PROBLEM DETAILS:
Set the records down again. Match every line exactly.

(Stored entries)
=-=-=-=-=
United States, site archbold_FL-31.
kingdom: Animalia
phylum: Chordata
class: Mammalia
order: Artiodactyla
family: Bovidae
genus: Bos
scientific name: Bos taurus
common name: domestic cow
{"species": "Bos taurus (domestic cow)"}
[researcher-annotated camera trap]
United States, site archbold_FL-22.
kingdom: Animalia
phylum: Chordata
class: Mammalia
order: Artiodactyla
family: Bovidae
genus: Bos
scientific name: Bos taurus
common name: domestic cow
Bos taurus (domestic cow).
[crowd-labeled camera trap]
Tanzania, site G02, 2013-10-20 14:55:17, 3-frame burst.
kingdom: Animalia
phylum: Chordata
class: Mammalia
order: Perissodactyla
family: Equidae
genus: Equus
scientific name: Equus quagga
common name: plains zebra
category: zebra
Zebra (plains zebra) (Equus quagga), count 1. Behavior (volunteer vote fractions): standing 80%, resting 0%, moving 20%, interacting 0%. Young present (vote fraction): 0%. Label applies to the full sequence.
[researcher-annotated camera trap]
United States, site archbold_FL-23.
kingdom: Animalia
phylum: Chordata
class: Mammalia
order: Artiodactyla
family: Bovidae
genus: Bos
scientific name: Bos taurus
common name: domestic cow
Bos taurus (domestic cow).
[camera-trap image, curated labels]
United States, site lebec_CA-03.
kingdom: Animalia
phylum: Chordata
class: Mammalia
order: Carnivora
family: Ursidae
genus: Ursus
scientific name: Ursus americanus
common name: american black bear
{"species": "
=-=-=-=-=
SOLUTION TO THE PROBLEM:
United States, site archbold_FL-31.
kingdom: Animalia
phylum: Chordata
class: Mammalia
order: Artiodactyla
family: Bovidae
genus: Bos
scientific name: Bos taurus
common name: domestic cow
{"species": "Bos taurus (domestic cow)"}
[researcher-annotated camera trap]
United States, site archbold_FL-22.
kingdom: Animalia
phylum: Chordata
class: Mammalia
order: Artiodactyla
family: Bovidae
genus: Bos
scientific name: Bos taurus
common name: domestic cow
Bos taurus (domestic cow).
[crowd-labeled camera trap]
Tanzania, site G02, 2013-10-20 14:55:17, 3-frame burst.
kingdom: Animalia
phylum: Chordata
class: Mammalia
order: Perissodactyla
family: Equidae
genus: Equus
scientific name: Equus quagga
common name: plains zebra
category: zebra
Zebra (plains zebra) (Equus quagga), count 1. Behavior (volunteer vote fractions): standing 80%, resting 0%, moving 20%, interacting 0%. Young present (vote fraction): 0%. Label applies to the full sequence.
[researcher-annotated camera trap]
United States, site archbold_FL-23.
kingdom: Animalia
phylum: Chordata
class: Mammalia
order: Artiodactyla
family: Bovidae
genus: Bos
scientific name: Bos taurus
common name: domestic cow
Bos taurus (domestic cow).
[camera-trap image, curated labels]
United States, site lebec_CA-03.
kingdom: Animalia
phylum: Chordata
class: Mammalia
order: Carnivora
family: Ursidae
genus: Ursus
scientific name: Ursus americanus
common name: american black bear
{"species": "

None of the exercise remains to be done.